Blocco di testo:
= = = = = = =

La fotografia che ho scelto come rappresentativa della mia riflessione è il Barrio Galán, in Manizales (Colombia). Un cosiddetto barrio de invasión, una quartiere costruito illegalmente da coloro che scapparono dalla guerriglia delle FARC e del narcotraffico, nella più lunga guerra civile dell’umanità, quasi 60 anni di terrore e violenza. Il quartiere è costruito con risorse e tecniche costruttive locali, con culmi di bambù e terra cotta al sole (bahareque) ed è considerato fra i più pericolosi di tutta la Colombia.

In Colombia i desplazados sono il 10% della popolazione totale (6 milioni di esseri umani). Io lo conosco bene il Barrio Galán: l’ho incautamente visitato per conoscere meglio questa particolarissima e bellissima tecnica costruttiva….. incautamente, perché la prima volta sono stato aggredito e derubato, ma da allora mi sono incaponito e ci sono ritornato con la dovuta cautela, da solo e con i miei studenti, studenti di una Scuola di Architettura generalista, come quella di Firenze, dove l’insegnamento dell’Architettura è stretto dal vincolo della modernità, dello sviluppo economico, della monumentalità, dell’uso di materiali altamente innovativi e costosi, e ponendosi solo marginalmente il problema della sostenibilità e della durabilità. Ma Galán è solo una delle migliaia di foto che potrebbero rappresentare l’Architettura della emarginazione e della disuguaglianza sociale, in tutte le parti del mondo.

= = = = = = =

Ricopia senza modifiche il passo del testo sul Barrio Galán che parte dalle parole "La fotografia che" e si chiude dopo "tutta la Colombia.".

Materiale fornito:
= = = = = = =

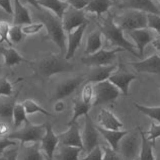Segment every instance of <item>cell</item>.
<instances>
[{"label":"cell","mask_w":160,"mask_h":160,"mask_svg":"<svg viewBox=\"0 0 160 160\" xmlns=\"http://www.w3.org/2000/svg\"><path fill=\"white\" fill-rule=\"evenodd\" d=\"M130 38L135 42L136 44V49H138V54L139 56H142L144 53L145 47L148 44H150L155 38L153 32H151L148 28H141V29H135V31L128 32Z\"/></svg>","instance_id":"2e32d148"},{"label":"cell","mask_w":160,"mask_h":160,"mask_svg":"<svg viewBox=\"0 0 160 160\" xmlns=\"http://www.w3.org/2000/svg\"><path fill=\"white\" fill-rule=\"evenodd\" d=\"M158 1H159V3H160V0H158Z\"/></svg>","instance_id":"94428289"},{"label":"cell","mask_w":160,"mask_h":160,"mask_svg":"<svg viewBox=\"0 0 160 160\" xmlns=\"http://www.w3.org/2000/svg\"><path fill=\"white\" fill-rule=\"evenodd\" d=\"M102 151H103L102 160H123L121 155L118 153V151L113 150L112 147L109 146L103 147Z\"/></svg>","instance_id":"b9f144b4"},{"label":"cell","mask_w":160,"mask_h":160,"mask_svg":"<svg viewBox=\"0 0 160 160\" xmlns=\"http://www.w3.org/2000/svg\"><path fill=\"white\" fill-rule=\"evenodd\" d=\"M74 107H73V117L72 119L69 121L68 126L72 125L74 123H76V120L81 116H85L88 113V112L90 111V108H92L91 104H86L84 103L82 100H77L74 99L73 100Z\"/></svg>","instance_id":"4dcf8cb0"},{"label":"cell","mask_w":160,"mask_h":160,"mask_svg":"<svg viewBox=\"0 0 160 160\" xmlns=\"http://www.w3.org/2000/svg\"><path fill=\"white\" fill-rule=\"evenodd\" d=\"M94 84L91 82H87L85 85L82 88V92H81V98H82V102L86 104H91L92 103V99H93L94 96Z\"/></svg>","instance_id":"e575fe53"},{"label":"cell","mask_w":160,"mask_h":160,"mask_svg":"<svg viewBox=\"0 0 160 160\" xmlns=\"http://www.w3.org/2000/svg\"><path fill=\"white\" fill-rule=\"evenodd\" d=\"M45 133H46V125L36 126L32 125L31 122H28V123L24 124V127L22 129L11 133L5 137L13 141L18 140L22 142V145L23 143H28V142H41Z\"/></svg>","instance_id":"52a82bcc"},{"label":"cell","mask_w":160,"mask_h":160,"mask_svg":"<svg viewBox=\"0 0 160 160\" xmlns=\"http://www.w3.org/2000/svg\"><path fill=\"white\" fill-rule=\"evenodd\" d=\"M125 51L122 48H116L113 50H103L100 49L99 51L92 55H88L81 59V62L88 67H96V66H108L112 65L116 59V55L119 52Z\"/></svg>","instance_id":"ba28073f"},{"label":"cell","mask_w":160,"mask_h":160,"mask_svg":"<svg viewBox=\"0 0 160 160\" xmlns=\"http://www.w3.org/2000/svg\"><path fill=\"white\" fill-rule=\"evenodd\" d=\"M85 80H86L85 75H77V76H74L72 78L66 79L65 81L61 82L57 86L53 99L61 100L67 98V96L71 95Z\"/></svg>","instance_id":"8fae6325"},{"label":"cell","mask_w":160,"mask_h":160,"mask_svg":"<svg viewBox=\"0 0 160 160\" xmlns=\"http://www.w3.org/2000/svg\"><path fill=\"white\" fill-rule=\"evenodd\" d=\"M62 23L66 33H69L83 24H88L89 22L86 18L85 12L83 10H76L73 7L69 6L64 12V15L62 18Z\"/></svg>","instance_id":"30bf717a"},{"label":"cell","mask_w":160,"mask_h":160,"mask_svg":"<svg viewBox=\"0 0 160 160\" xmlns=\"http://www.w3.org/2000/svg\"><path fill=\"white\" fill-rule=\"evenodd\" d=\"M85 125H84L83 132L81 134L82 144H83V151L84 153H89L98 144V137L99 132L96 129V126L92 122L89 115H85Z\"/></svg>","instance_id":"9c48e42d"},{"label":"cell","mask_w":160,"mask_h":160,"mask_svg":"<svg viewBox=\"0 0 160 160\" xmlns=\"http://www.w3.org/2000/svg\"><path fill=\"white\" fill-rule=\"evenodd\" d=\"M102 48V33L98 28L90 32L89 36L87 37L86 48L85 51H84V54H85V56L92 55L99 51Z\"/></svg>","instance_id":"4316f807"},{"label":"cell","mask_w":160,"mask_h":160,"mask_svg":"<svg viewBox=\"0 0 160 160\" xmlns=\"http://www.w3.org/2000/svg\"><path fill=\"white\" fill-rule=\"evenodd\" d=\"M43 28H44L43 22H36V23H29V24H26V26H22V31L26 36H29V35H36Z\"/></svg>","instance_id":"ab89813d"},{"label":"cell","mask_w":160,"mask_h":160,"mask_svg":"<svg viewBox=\"0 0 160 160\" xmlns=\"http://www.w3.org/2000/svg\"><path fill=\"white\" fill-rule=\"evenodd\" d=\"M147 28L160 35V14L147 13Z\"/></svg>","instance_id":"8d00e7d4"},{"label":"cell","mask_w":160,"mask_h":160,"mask_svg":"<svg viewBox=\"0 0 160 160\" xmlns=\"http://www.w3.org/2000/svg\"><path fill=\"white\" fill-rule=\"evenodd\" d=\"M69 6L73 7L76 10H84L87 7L89 0H67Z\"/></svg>","instance_id":"ee69618b"},{"label":"cell","mask_w":160,"mask_h":160,"mask_svg":"<svg viewBox=\"0 0 160 160\" xmlns=\"http://www.w3.org/2000/svg\"><path fill=\"white\" fill-rule=\"evenodd\" d=\"M134 106L139 112H141L144 115L148 116L151 118L152 120L157 121L160 124V107L157 108H149V107H145V106H141L137 102H134Z\"/></svg>","instance_id":"836d02e7"},{"label":"cell","mask_w":160,"mask_h":160,"mask_svg":"<svg viewBox=\"0 0 160 160\" xmlns=\"http://www.w3.org/2000/svg\"><path fill=\"white\" fill-rule=\"evenodd\" d=\"M58 138H59V144L80 147V148H82L83 150L81 134H80L79 127L76 123L70 125L69 129L67 130L66 132L58 135Z\"/></svg>","instance_id":"ac0fdd59"},{"label":"cell","mask_w":160,"mask_h":160,"mask_svg":"<svg viewBox=\"0 0 160 160\" xmlns=\"http://www.w3.org/2000/svg\"><path fill=\"white\" fill-rule=\"evenodd\" d=\"M39 142L31 145H20L18 160H45Z\"/></svg>","instance_id":"ffe728a7"},{"label":"cell","mask_w":160,"mask_h":160,"mask_svg":"<svg viewBox=\"0 0 160 160\" xmlns=\"http://www.w3.org/2000/svg\"><path fill=\"white\" fill-rule=\"evenodd\" d=\"M119 7L121 9H136L146 13L160 14L159 9L152 0H121Z\"/></svg>","instance_id":"9a60e30c"},{"label":"cell","mask_w":160,"mask_h":160,"mask_svg":"<svg viewBox=\"0 0 160 160\" xmlns=\"http://www.w3.org/2000/svg\"><path fill=\"white\" fill-rule=\"evenodd\" d=\"M159 88H160V85H159Z\"/></svg>","instance_id":"6125c7cd"},{"label":"cell","mask_w":160,"mask_h":160,"mask_svg":"<svg viewBox=\"0 0 160 160\" xmlns=\"http://www.w3.org/2000/svg\"><path fill=\"white\" fill-rule=\"evenodd\" d=\"M137 79V76L132 72L126 70L124 67L120 66L119 69H116L112 75L109 76L108 80L111 81L113 85L117 86L120 89V91L124 95H129V86L133 80Z\"/></svg>","instance_id":"7c38bea8"},{"label":"cell","mask_w":160,"mask_h":160,"mask_svg":"<svg viewBox=\"0 0 160 160\" xmlns=\"http://www.w3.org/2000/svg\"><path fill=\"white\" fill-rule=\"evenodd\" d=\"M135 160H139V158H137V159H135Z\"/></svg>","instance_id":"680465c9"},{"label":"cell","mask_w":160,"mask_h":160,"mask_svg":"<svg viewBox=\"0 0 160 160\" xmlns=\"http://www.w3.org/2000/svg\"><path fill=\"white\" fill-rule=\"evenodd\" d=\"M90 72L86 76L88 82L91 83H98L108 80L112 73L117 69V65H108V66H96L90 67Z\"/></svg>","instance_id":"d6986e66"},{"label":"cell","mask_w":160,"mask_h":160,"mask_svg":"<svg viewBox=\"0 0 160 160\" xmlns=\"http://www.w3.org/2000/svg\"><path fill=\"white\" fill-rule=\"evenodd\" d=\"M9 131V127L6 123H0V136L5 137L6 134Z\"/></svg>","instance_id":"681fc988"},{"label":"cell","mask_w":160,"mask_h":160,"mask_svg":"<svg viewBox=\"0 0 160 160\" xmlns=\"http://www.w3.org/2000/svg\"><path fill=\"white\" fill-rule=\"evenodd\" d=\"M112 1L113 3H115V2H118V1H119V0H112Z\"/></svg>","instance_id":"11a10c76"},{"label":"cell","mask_w":160,"mask_h":160,"mask_svg":"<svg viewBox=\"0 0 160 160\" xmlns=\"http://www.w3.org/2000/svg\"><path fill=\"white\" fill-rule=\"evenodd\" d=\"M13 122H14V128L20 127L23 123H28V120L27 118V112L24 109L22 103H16L13 109Z\"/></svg>","instance_id":"1f68e13d"},{"label":"cell","mask_w":160,"mask_h":160,"mask_svg":"<svg viewBox=\"0 0 160 160\" xmlns=\"http://www.w3.org/2000/svg\"><path fill=\"white\" fill-rule=\"evenodd\" d=\"M22 106H23L24 109H26L27 115H32V113H36V112H41L47 117H54L53 113L46 111L45 108L39 106V104H38L36 102H33L32 99H26L22 102Z\"/></svg>","instance_id":"d6a6232c"},{"label":"cell","mask_w":160,"mask_h":160,"mask_svg":"<svg viewBox=\"0 0 160 160\" xmlns=\"http://www.w3.org/2000/svg\"><path fill=\"white\" fill-rule=\"evenodd\" d=\"M82 151L80 147L59 144L55 150L53 160H79L78 156Z\"/></svg>","instance_id":"7402d4cb"},{"label":"cell","mask_w":160,"mask_h":160,"mask_svg":"<svg viewBox=\"0 0 160 160\" xmlns=\"http://www.w3.org/2000/svg\"><path fill=\"white\" fill-rule=\"evenodd\" d=\"M9 29H10L9 23H8L7 22H4V20H0V43L5 42L9 47H11L12 43L10 42L9 38H8Z\"/></svg>","instance_id":"f35d334b"},{"label":"cell","mask_w":160,"mask_h":160,"mask_svg":"<svg viewBox=\"0 0 160 160\" xmlns=\"http://www.w3.org/2000/svg\"><path fill=\"white\" fill-rule=\"evenodd\" d=\"M40 12L42 13V22L47 28L48 38L58 46V48L60 49V55L64 56V53L66 54L67 51V33L63 28L62 19L55 15L53 12L43 9L40 10Z\"/></svg>","instance_id":"3957f363"},{"label":"cell","mask_w":160,"mask_h":160,"mask_svg":"<svg viewBox=\"0 0 160 160\" xmlns=\"http://www.w3.org/2000/svg\"><path fill=\"white\" fill-rule=\"evenodd\" d=\"M32 67L36 73L41 76L50 77L52 75L69 72L73 69V65L66 60L62 55L48 54L32 63Z\"/></svg>","instance_id":"7a4b0ae2"},{"label":"cell","mask_w":160,"mask_h":160,"mask_svg":"<svg viewBox=\"0 0 160 160\" xmlns=\"http://www.w3.org/2000/svg\"><path fill=\"white\" fill-rule=\"evenodd\" d=\"M113 18L115 16L109 14L107 18L102 19V22L98 24V28L102 36L104 37V39L108 41V43L112 47L117 46V47L124 49L125 51H128L135 55L136 57H140L138 52L136 51V47L126 39L124 36V31L117 26Z\"/></svg>","instance_id":"6da1fadb"},{"label":"cell","mask_w":160,"mask_h":160,"mask_svg":"<svg viewBox=\"0 0 160 160\" xmlns=\"http://www.w3.org/2000/svg\"><path fill=\"white\" fill-rule=\"evenodd\" d=\"M129 64L137 72L160 75V57L156 54H154L152 56L146 58L142 61L130 62Z\"/></svg>","instance_id":"4fadbf2b"},{"label":"cell","mask_w":160,"mask_h":160,"mask_svg":"<svg viewBox=\"0 0 160 160\" xmlns=\"http://www.w3.org/2000/svg\"><path fill=\"white\" fill-rule=\"evenodd\" d=\"M87 24H83V26L77 28L75 31L67 33V51L65 54V59L66 60H70L72 59L75 55L76 50L79 48V46L81 45L82 38L85 32V28Z\"/></svg>","instance_id":"e0dca14e"},{"label":"cell","mask_w":160,"mask_h":160,"mask_svg":"<svg viewBox=\"0 0 160 160\" xmlns=\"http://www.w3.org/2000/svg\"><path fill=\"white\" fill-rule=\"evenodd\" d=\"M155 160H160V153L158 154V156H157L156 158H155Z\"/></svg>","instance_id":"f5cc1de1"},{"label":"cell","mask_w":160,"mask_h":160,"mask_svg":"<svg viewBox=\"0 0 160 160\" xmlns=\"http://www.w3.org/2000/svg\"><path fill=\"white\" fill-rule=\"evenodd\" d=\"M26 35L22 31V26H12L10 27L9 33H8V38L12 44H18L20 43Z\"/></svg>","instance_id":"d590c367"},{"label":"cell","mask_w":160,"mask_h":160,"mask_svg":"<svg viewBox=\"0 0 160 160\" xmlns=\"http://www.w3.org/2000/svg\"><path fill=\"white\" fill-rule=\"evenodd\" d=\"M54 109L56 112H62L65 109V103L61 100H57V102L55 103V107H54Z\"/></svg>","instance_id":"c3c4849f"},{"label":"cell","mask_w":160,"mask_h":160,"mask_svg":"<svg viewBox=\"0 0 160 160\" xmlns=\"http://www.w3.org/2000/svg\"><path fill=\"white\" fill-rule=\"evenodd\" d=\"M144 134L147 137V139L152 143L153 147L155 148V143H156L157 138L160 137V124L156 125L152 122V123H151V126H150V129L148 130V131L144 132Z\"/></svg>","instance_id":"74e56055"},{"label":"cell","mask_w":160,"mask_h":160,"mask_svg":"<svg viewBox=\"0 0 160 160\" xmlns=\"http://www.w3.org/2000/svg\"><path fill=\"white\" fill-rule=\"evenodd\" d=\"M102 156H103L102 148L99 145H98L91 152L88 153V155L85 158H83L82 160H102Z\"/></svg>","instance_id":"7bdbcfd3"},{"label":"cell","mask_w":160,"mask_h":160,"mask_svg":"<svg viewBox=\"0 0 160 160\" xmlns=\"http://www.w3.org/2000/svg\"><path fill=\"white\" fill-rule=\"evenodd\" d=\"M139 132L141 135V149L139 153V160H155L153 154V145L147 137L145 136L144 131L139 128Z\"/></svg>","instance_id":"f546056e"},{"label":"cell","mask_w":160,"mask_h":160,"mask_svg":"<svg viewBox=\"0 0 160 160\" xmlns=\"http://www.w3.org/2000/svg\"><path fill=\"white\" fill-rule=\"evenodd\" d=\"M0 54L4 58V64L7 67H13L15 65L20 64L22 62H27L24 58L19 55V53L13 48H4L0 47Z\"/></svg>","instance_id":"f1b7e54d"},{"label":"cell","mask_w":160,"mask_h":160,"mask_svg":"<svg viewBox=\"0 0 160 160\" xmlns=\"http://www.w3.org/2000/svg\"><path fill=\"white\" fill-rule=\"evenodd\" d=\"M1 71H2V67H1V64H0V74H1Z\"/></svg>","instance_id":"db71d44e"},{"label":"cell","mask_w":160,"mask_h":160,"mask_svg":"<svg viewBox=\"0 0 160 160\" xmlns=\"http://www.w3.org/2000/svg\"><path fill=\"white\" fill-rule=\"evenodd\" d=\"M151 44H152V46L157 50V51L160 52V35H157L155 36V38L153 39V41L151 42Z\"/></svg>","instance_id":"f907efd6"},{"label":"cell","mask_w":160,"mask_h":160,"mask_svg":"<svg viewBox=\"0 0 160 160\" xmlns=\"http://www.w3.org/2000/svg\"><path fill=\"white\" fill-rule=\"evenodd\" d=\"M95 126L99 134H102V137L106 139L107 142L108 143L109 147H112V148L116 151H118V147H119L120 141L129 132V131H122V130H118V131H116V130H108V129L100 127L98 125H95Z\"/></svg>","instance_id":"cb8c5ba5"},{"label":"cell","mask_w":160,"mask_h":160,"mask_svg":"<svg viewBox=\"0 0 160 160\" xmlns=\"http://www.w3.org/2000/svg\"><path fill=\"white\" fill-rule=\"evenodd\" d=\"M93 87H94V96L91 103L92 107H98L100 106V104L112 103L115 102V100L121 94L119 88L113 85L108 79L102 82L95 83Z\"/></svg>","instance_id":"8992f818"},{"label":"cell","mask_w":160,"mask_h":160,"mask_svg":"<svg viewBox=\"0 0 160 160\" xmlns=\"http://www.w3.org/2000/svg\"><path fill=\"white\" fill-rule=\"evenodd\" d=\"M0 7L6 12V13L13 15V6L11 4V0H0Z\"/></svg>","instance_id":"7dc6e473"},{"label":"cell","mask_w":160,"mask_h":160,"mask_svg":"<svg viewBox=\"0 0 160 160\" xmlns=\"http://www.w3.org/2000/svg\"><path fill=\"white\" fill-rule=\"evenodd\" d=\"M15 145H18V144H16V142L13 140H10V139H8L6 137L0 138V156L4 153V151H5L7 147L15 146Z\"/></svg>","instance_id":"f6af8a7d"},{"label":"cell","mask_w":160,"mask_h":160,"mask_svg":"<svg viewBox=\"0 0 160 160\" xmlns=\"http://www.w3.org/2000/svg\"><path fill=\"white\" fill-rule=\"evenodd\" d=\"M13 26H26L32 23V18L28 8L23 5L20 0H14L13 6Z\"/></svg>","instance_id":"d4e9b609"},{"label":"cell","mask_w":160,"mask_h":160,"mask_svg":"<svg viewBox=\"0 0 160 160\" xmlns=\"http://www.w3.org/2000/svg\"><path fill=\"white\" fill-rule=\"evenodd\" d=\"M0 160H5V157H4V158L3 157H0Z\"/></svg>","instance_id":"9f6ffc18"},{"label":"cell","mask_w":160,"mask_h":160,"mask_svg":"<svg viewBox=\"0 0 160 160\" xmlns=\"http://www.w3.org/2000/svg\"><path fill=\"white\" fill-rule=\"evenodd\" d=\"M47 160H53V159H47Z\"/></svg>","instance_id":"91938a15"},{"label":"cell","mask_w":160,"mask_h":160,"mask_svg":"<svg viewBox=\"0 0 160 160\" xmlns=\"http://www.w3.org/2000/svg\"><path fill=\"white\" fill-rule=\"evenodd\" d=\"M140 133V132H139ZM141 149V135L137 134V130L128 132L119 143L118 153L123 160H135L139 156Z\"/></svg>","instance_id":"5b68a950"},{"label":"cell","mask_w":160,"mask_h":160,"mask_svg":"<svg viewBox=\"0 0 160 160\" xmlns=\"http://www.w3.org/2000/svg\"><path fill=\"white\" fill-rule=\"evenodd\" d=\"M13 87L6 78L0 77V96H11Z\"/></svg>","instance_id":"60d3db41"},{"label":"cell","mask_w":160,"mask_h":160,"mask_svg":"<svg viewBox=\"0 0 160 160\" xmlns=\"http://www.w3.org/2000/svg\"><path fill=\"white\" fill-rule=\"evenodd\" d=\"M98 122L100 127L108 130H121L123 128V123L107 108H102L98 117Z\"/></svg>","instance_id":"44dd1931"},{"label":"cell","mask_w":160,"mask_h":160,"mask_svg":"<svg viewBox=\"0 0 160 160\" xmlns=\"http://www.w3.org/2000/svg\"><path fill=\"white\" fill-rule=\"evenodd\" d=\"M37 2L40 6L52 11L55 15L61 19L66 9L69 7V4L62 0H37Z\"/></svg>","instance_id":"484cf974"},{"label":"cell","mask_w":160,"mask_h":160,"mask_svg":"<svg viewBox=\"0 0 160 160\" xmlns=\"http://www.w3.org/2000/svg\"><path fill=\"white\" fill-rule=\"evenodd\" d=\"M22 1H24V2H28V3H29L31 4L32 6H33L36 8L37 10H42V7L38 4V2H37V0H22Z\"/></svg>","instance_id":"816d5d0a"},{"label":"cell","mask_w":160,"mask_h":160,"mask_svg":"<svg viewBox=\"0 0 160 160\" xmlns=\"http://www.w3.org/2000/svg\"><path fill=\"white\" fill-rule=\"evenodd\" d=\"M116 24L123 31L131 32L147 28V13L136 9H125L120 15L113 18Z\"/></svg>","instance_id":"277c9868"},{"label":"cell","mask_w":160,"mask_h":160,"mask_svg":"<svg viewBox=\"0 0 160 160\" xmlns=\"http://www.w3.org/2000/svg\"><path fill=\"white\" fill-rule=\"evenodd\" d=\"M59 145V138L53 131L52 125H46V133L41 140V149L46 154L47 159H53L55 150Z\"/></svg>","instance_id":"5bb4252c"},{"label":"cell","mask_w":160,"mask_h":160,"mask_svg":"<svg viewBox=\"0 0 160 160\" xmlns=\"http://www.w3.org/2000/svg\"><path fill=\"white\" fill-rule=\"evenodd\" d=\"M18 147H15L13 149H9L4 151V157H5L6 160H18Z\"/></svg>","instance_id":"bcb514c9"},{"label":"cell","mask_w":160,"mask_h":160,"mask_svg":"<svg viewBox=\"0 0 160 160\" xmlns=\"http://www.w3.org/2000/svg\"><path fill=\"white\" fill-rule=\"evenodd\" d=\"M112 5L113 2L112 0H89V3L84 10L89 13H95L98 18H100L102 14L107 13Z\"/></svg>","instance_id":"83f0119b"},{"label":"cell","mask_w":160,"mask_h":160,"mask_svg":"<svg viewBox=\"0 0 160 160\" xmlns=\"http://www.w3.org/2000/svg\"><path fill=\"white\" fill-rule=\"evenodd\" d=\"M19 91L12 96H4V98L0 99V118L7 122L13 121V109L16 104V98H18Z\"/></svg>","instance_id":"603a6c76"},{"label":"cell","mask_w":160,"mask_h":160,"mask_svg":"<svg viewBox=\"0 0 160 160\" xmlns=\"http://www.w3.org/2000/svg\"><path fill=\"white\" fill-rule=\"evenodd\" d=\"M62 1H67V0H62Z\"/></svg>","instance_id":"6f0895ef"}]
</instances>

= = = = = = =

Risposta corretta:
La fotografia che ho scelto come rappresentativa della mia riflessione è il Barrio Galán, in Manizales (Colombia). Un cosiddetto barrio de invasión, una quartiere costruito illegalmente da coloro che scapparono dalla guerriglia delle FARC e del narcotraffico, nella più lunga guerra civile dell’umanità, quasi 60 anni di terrore e violenza. Il quartiere è costruito con risorse e tecniche costruttive locali, con culmi di bambù e terra cotta al sole (bahareque) ed è considerato fra i più pericolosi di tutta la Colombia.